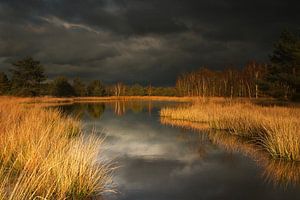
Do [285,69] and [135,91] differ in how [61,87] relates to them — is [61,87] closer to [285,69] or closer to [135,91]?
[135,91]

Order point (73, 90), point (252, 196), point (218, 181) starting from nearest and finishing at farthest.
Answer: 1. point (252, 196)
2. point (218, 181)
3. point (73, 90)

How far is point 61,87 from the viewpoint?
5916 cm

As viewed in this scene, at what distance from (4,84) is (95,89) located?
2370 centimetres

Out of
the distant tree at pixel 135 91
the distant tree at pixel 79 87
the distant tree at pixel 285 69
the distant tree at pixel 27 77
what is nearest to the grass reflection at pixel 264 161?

- - - - -

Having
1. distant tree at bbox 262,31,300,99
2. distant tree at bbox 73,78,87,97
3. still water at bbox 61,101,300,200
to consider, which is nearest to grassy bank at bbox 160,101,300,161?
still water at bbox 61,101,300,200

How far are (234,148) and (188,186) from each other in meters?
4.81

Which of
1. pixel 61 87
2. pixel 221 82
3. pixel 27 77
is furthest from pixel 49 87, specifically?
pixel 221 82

- - - - -

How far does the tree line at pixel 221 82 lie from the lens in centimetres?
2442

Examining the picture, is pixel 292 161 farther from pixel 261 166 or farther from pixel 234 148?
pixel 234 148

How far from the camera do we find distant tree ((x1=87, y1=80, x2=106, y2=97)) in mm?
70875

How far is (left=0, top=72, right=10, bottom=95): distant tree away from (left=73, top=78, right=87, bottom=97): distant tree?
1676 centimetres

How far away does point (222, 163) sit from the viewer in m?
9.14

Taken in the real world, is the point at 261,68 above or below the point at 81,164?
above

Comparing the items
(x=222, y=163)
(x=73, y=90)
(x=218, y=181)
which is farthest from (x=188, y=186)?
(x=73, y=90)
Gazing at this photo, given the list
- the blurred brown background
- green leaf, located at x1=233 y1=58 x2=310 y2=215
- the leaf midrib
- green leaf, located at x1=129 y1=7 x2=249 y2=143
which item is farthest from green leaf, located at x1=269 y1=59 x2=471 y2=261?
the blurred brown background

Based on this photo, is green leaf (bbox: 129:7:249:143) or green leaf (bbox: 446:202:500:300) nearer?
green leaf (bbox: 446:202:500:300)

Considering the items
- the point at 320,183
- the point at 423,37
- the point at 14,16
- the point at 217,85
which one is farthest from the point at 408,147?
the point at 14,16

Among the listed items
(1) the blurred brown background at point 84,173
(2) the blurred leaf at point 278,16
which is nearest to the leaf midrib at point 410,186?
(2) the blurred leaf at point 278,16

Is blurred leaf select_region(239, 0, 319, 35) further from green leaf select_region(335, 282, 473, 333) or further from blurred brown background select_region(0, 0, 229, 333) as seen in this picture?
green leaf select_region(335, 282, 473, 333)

- - - - -

Written instruction
Render the part of the material that opens with the line containing "Do [285,69] and" and closes with the line containing "2370 centimetres" as a Markdown table with the columns Row and Line. Number the lines in order and omit blank ones.

Output of the task
| Row | Line |
|---|---|
| 1 | Do [285,69] and [135,91] differ in how [61,87] relates to them — is [61,87] closer to [285,69] or closer to [135,91]? |
| 2 | [135,91] |
| 3 | Order point (73, 90), point (252, 196), point (218, 181) starting from nearest and finishing at farthest. |
| 4 | Answer: 1. point (252, 196) |
| 5 | 2. point (218, 181) |
| 6 | 3. point (73, 90) |
| 7 | How far is point 61,87 from the viewpoint? |
| 8 | 5916 cm |
| 9 | As viewed in this scene, at what distance from (4,84) is (95,89) located? |
| 10 | 2370 centimetres |